- **Exercise aim**
Which lines of the entries contain the word "roof"? Gather every one of them.

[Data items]
== == ==

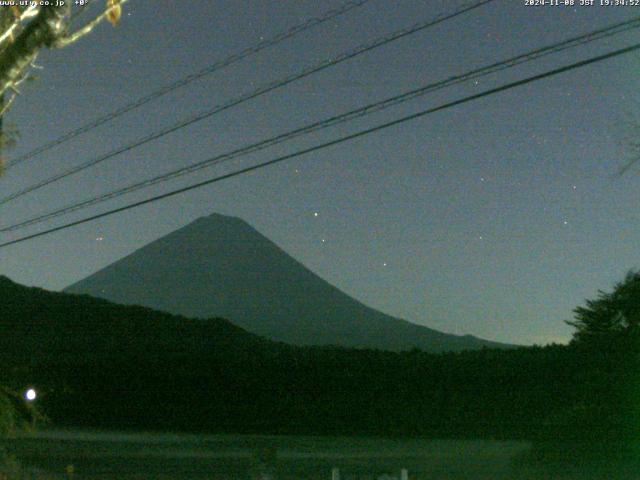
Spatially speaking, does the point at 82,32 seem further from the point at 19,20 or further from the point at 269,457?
the point at 269,457

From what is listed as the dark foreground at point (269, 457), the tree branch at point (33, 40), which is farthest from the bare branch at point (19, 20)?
the dark foreground at point (269, 457)

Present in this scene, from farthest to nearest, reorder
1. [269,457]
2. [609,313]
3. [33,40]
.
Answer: [609,313] → [269,457] → [33,40]

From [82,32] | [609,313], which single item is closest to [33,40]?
[82,32]

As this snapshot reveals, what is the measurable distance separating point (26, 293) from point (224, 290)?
88540mm

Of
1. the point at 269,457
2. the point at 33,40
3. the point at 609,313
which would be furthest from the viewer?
the point at 609,313

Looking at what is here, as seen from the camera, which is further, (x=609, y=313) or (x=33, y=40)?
(x=609, y=313)

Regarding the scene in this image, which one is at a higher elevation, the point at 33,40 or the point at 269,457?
the point at 33,40

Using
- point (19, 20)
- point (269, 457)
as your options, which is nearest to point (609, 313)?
point (269, 457)

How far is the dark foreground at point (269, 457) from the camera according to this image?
21.5 meters

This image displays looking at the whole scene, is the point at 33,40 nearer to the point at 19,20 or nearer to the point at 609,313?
the point at 19,20

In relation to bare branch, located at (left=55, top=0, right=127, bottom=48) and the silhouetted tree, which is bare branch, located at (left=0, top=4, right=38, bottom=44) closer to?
bare branch, located at (left=55, top=0, right=127, bottom=48)

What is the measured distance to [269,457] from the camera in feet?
50.0

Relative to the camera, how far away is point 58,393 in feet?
143

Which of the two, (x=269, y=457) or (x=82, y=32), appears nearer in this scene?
(x=82, y=32)
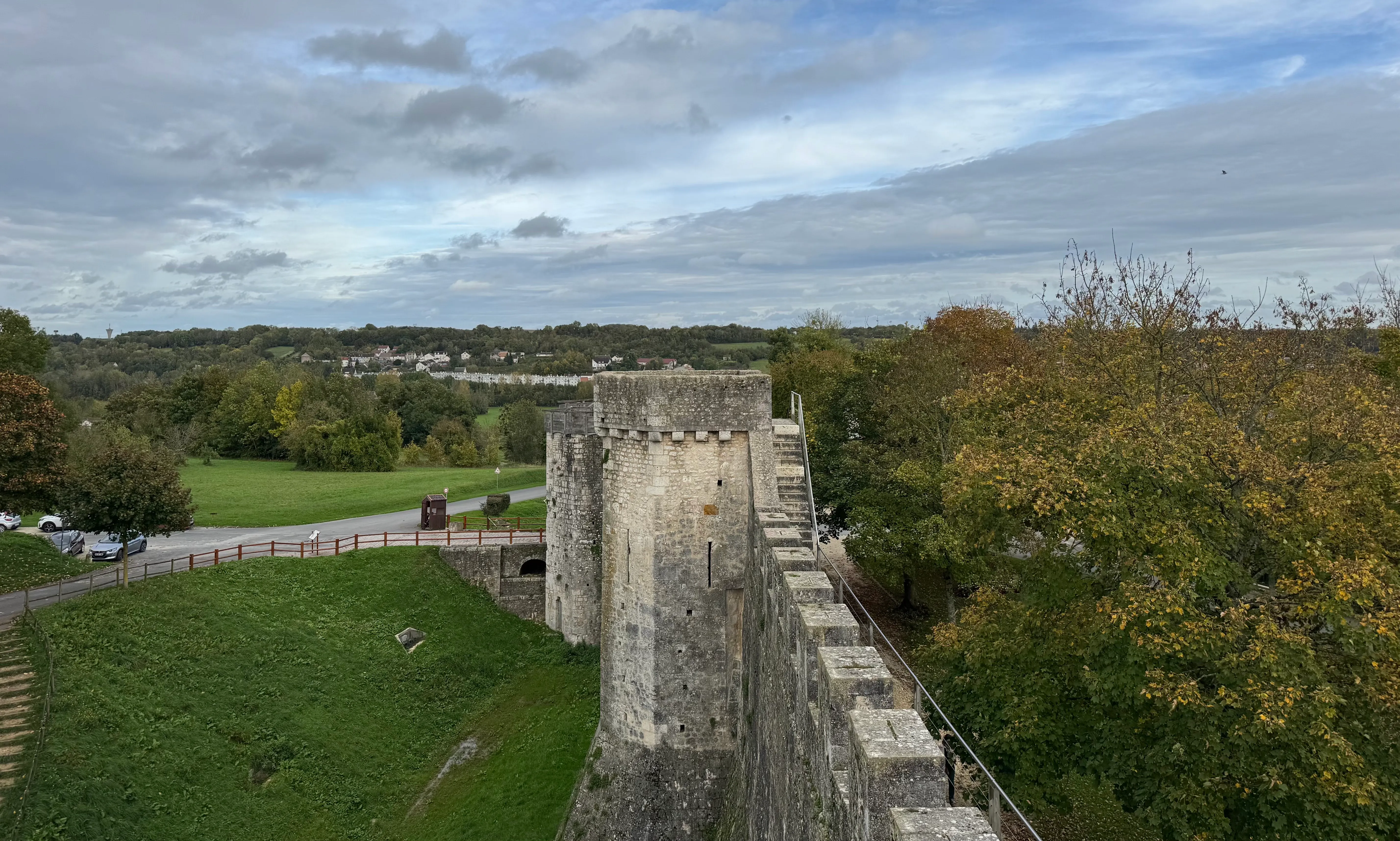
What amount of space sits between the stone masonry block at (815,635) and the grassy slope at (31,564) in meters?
26.5

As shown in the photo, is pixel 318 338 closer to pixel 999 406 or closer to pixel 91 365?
pixel 91 365

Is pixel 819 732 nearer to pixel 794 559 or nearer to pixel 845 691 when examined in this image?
pixel 845 691

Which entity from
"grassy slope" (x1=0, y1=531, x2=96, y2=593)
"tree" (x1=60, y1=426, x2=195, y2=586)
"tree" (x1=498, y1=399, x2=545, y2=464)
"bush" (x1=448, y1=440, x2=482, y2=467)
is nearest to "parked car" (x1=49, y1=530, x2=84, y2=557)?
"grassy slope" (x1=0, y1=531, x2=96, y2=593)

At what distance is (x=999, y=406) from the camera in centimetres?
1661

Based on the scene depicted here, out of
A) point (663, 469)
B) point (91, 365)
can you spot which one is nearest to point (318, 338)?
point (91, 365)

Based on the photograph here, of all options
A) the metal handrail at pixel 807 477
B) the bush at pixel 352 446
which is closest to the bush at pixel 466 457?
the bush at pixel 352 446

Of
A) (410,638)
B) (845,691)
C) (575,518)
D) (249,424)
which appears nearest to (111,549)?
(410,638)

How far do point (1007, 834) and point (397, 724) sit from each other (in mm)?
15284

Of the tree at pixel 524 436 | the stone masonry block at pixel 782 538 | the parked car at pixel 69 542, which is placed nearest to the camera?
the stone masonry block at pixel 782 538

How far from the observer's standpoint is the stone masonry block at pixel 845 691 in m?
6.27

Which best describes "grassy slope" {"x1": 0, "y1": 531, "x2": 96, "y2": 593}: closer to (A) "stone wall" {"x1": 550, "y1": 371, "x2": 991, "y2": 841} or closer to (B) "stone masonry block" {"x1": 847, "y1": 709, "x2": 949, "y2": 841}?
(A) "stone wall" {"x1": 550, "y1": 371, "x2": 991, "y2": 841}

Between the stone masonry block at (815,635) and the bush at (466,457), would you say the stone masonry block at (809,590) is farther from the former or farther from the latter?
the bush at (466,457)

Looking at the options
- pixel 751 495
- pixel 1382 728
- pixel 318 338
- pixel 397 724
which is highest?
pixel 318 338

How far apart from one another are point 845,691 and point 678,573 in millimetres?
7048
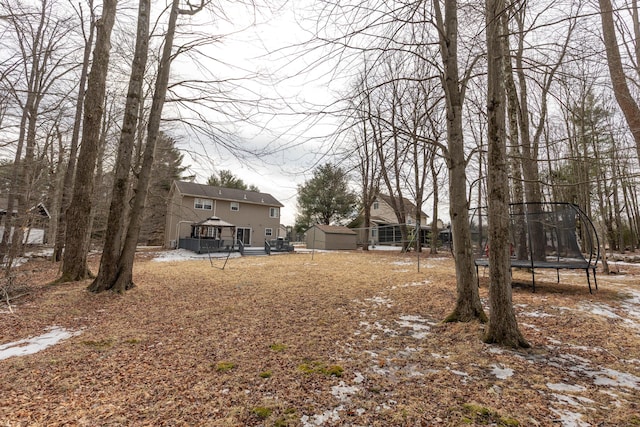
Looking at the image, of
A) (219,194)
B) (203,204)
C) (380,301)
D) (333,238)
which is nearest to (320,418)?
(380,301)

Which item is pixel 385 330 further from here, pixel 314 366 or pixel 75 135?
pixel 75 135

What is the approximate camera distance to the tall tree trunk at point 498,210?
3.06 meters

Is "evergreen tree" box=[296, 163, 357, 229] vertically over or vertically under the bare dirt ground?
over

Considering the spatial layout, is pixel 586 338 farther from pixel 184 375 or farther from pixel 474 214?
pixel 474 214

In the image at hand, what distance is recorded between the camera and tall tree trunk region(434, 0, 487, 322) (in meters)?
3.87

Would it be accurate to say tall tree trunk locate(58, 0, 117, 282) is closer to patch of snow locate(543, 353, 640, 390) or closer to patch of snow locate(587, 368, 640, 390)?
patch of snow locate(543, 353, 640, 390)

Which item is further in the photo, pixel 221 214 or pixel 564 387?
pixel 221 214

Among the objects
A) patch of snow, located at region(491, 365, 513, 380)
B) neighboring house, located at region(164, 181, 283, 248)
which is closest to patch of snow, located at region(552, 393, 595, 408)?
patch of snow, located at region(491, 365, 513, 380)

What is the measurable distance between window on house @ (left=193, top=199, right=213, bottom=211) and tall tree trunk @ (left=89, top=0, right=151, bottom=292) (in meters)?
18.6

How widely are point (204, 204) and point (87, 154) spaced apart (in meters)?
17.9

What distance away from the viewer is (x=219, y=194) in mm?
24828

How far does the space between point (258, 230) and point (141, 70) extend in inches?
835

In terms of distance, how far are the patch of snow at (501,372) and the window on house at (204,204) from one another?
79.2 feet

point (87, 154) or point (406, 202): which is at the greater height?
point (406, 202)
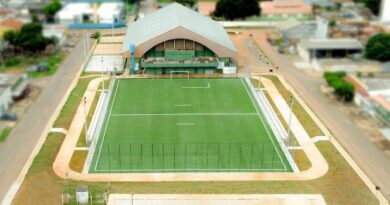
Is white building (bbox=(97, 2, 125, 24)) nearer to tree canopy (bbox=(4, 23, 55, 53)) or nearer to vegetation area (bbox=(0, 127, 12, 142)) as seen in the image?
tree canopy (bbox=(4, 23, 55, 53))

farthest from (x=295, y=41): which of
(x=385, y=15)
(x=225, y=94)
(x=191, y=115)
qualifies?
(x=191, y=115)

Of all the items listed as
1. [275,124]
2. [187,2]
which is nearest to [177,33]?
Answer: [275,124]

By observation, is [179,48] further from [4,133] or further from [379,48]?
[379,48]

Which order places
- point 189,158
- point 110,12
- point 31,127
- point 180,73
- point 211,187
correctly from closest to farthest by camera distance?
point 211,187 < point 189,158 < point 31,127 < point 180,73 < point 110,12

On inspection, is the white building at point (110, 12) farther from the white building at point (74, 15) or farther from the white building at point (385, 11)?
the white building at point (385, 11)

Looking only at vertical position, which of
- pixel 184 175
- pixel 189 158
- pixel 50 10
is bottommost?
pixel 184 175

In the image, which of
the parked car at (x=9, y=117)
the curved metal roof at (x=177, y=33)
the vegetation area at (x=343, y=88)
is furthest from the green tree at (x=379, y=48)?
the parked car at (x=9, y=117)
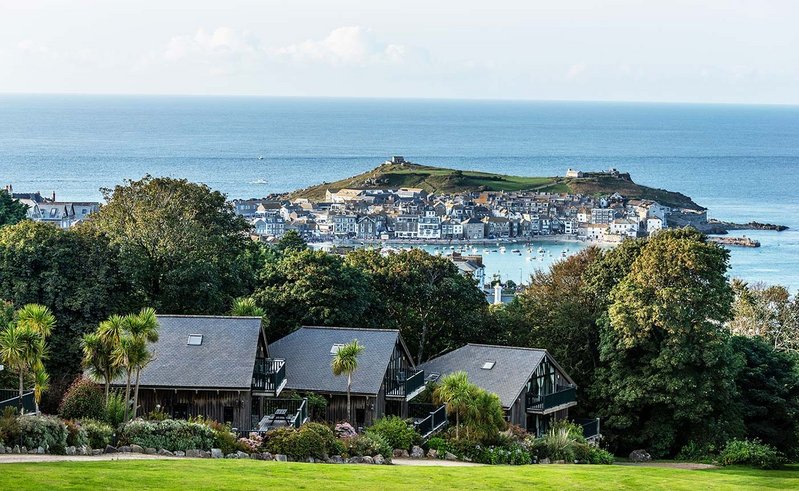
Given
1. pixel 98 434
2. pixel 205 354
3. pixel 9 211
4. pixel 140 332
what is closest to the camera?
pixel 98 434

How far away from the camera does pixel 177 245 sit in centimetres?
4078

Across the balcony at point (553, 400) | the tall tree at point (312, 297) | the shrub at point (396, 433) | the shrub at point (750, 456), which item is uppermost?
the tall tree at point (312, 297)

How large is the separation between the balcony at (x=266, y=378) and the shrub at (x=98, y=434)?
7340 millimetres

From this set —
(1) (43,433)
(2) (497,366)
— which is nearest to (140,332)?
(1) (43,433)

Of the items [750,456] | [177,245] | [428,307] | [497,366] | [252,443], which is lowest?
[750,456]

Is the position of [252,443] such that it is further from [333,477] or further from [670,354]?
[670,354]

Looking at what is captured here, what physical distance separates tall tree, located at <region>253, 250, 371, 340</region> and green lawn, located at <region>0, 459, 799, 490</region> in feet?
44.0

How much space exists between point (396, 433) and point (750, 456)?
10825 millimetres

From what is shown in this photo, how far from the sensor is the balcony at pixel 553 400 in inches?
1304

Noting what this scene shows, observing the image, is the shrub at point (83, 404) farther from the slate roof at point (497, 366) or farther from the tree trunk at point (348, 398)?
the slate roof at point (497, 366)

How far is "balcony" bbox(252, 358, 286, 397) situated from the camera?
30.2m

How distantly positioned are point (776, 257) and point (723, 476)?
123509 millimetres

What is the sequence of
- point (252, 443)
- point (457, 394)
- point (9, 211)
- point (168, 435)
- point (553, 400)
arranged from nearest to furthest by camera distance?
point (168, 435) < point (252, 443) < point (457, 394) < point (553, 400) < point (9, 211)

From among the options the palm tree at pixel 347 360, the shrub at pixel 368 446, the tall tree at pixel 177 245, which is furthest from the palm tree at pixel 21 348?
the tall tree at pixel 177 245
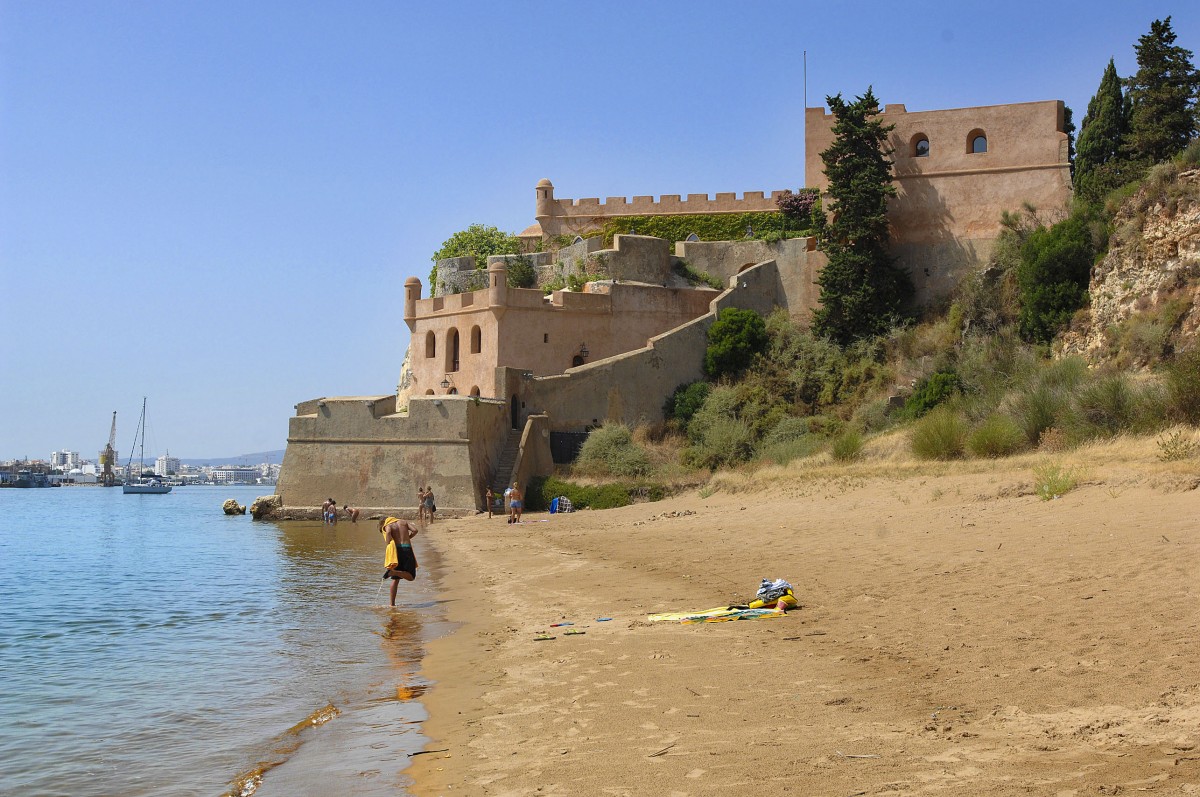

== == ==

- **Answer to this exercise**
the curved metal roof at (x=177, y=33)
Noting what this scene shows, observing the image, is the shrub at point (83, 404) farther from the slate roof at point (497, 366) or farther from the tree trunk at point (348, 398)?
the slate roof at point (497, 366)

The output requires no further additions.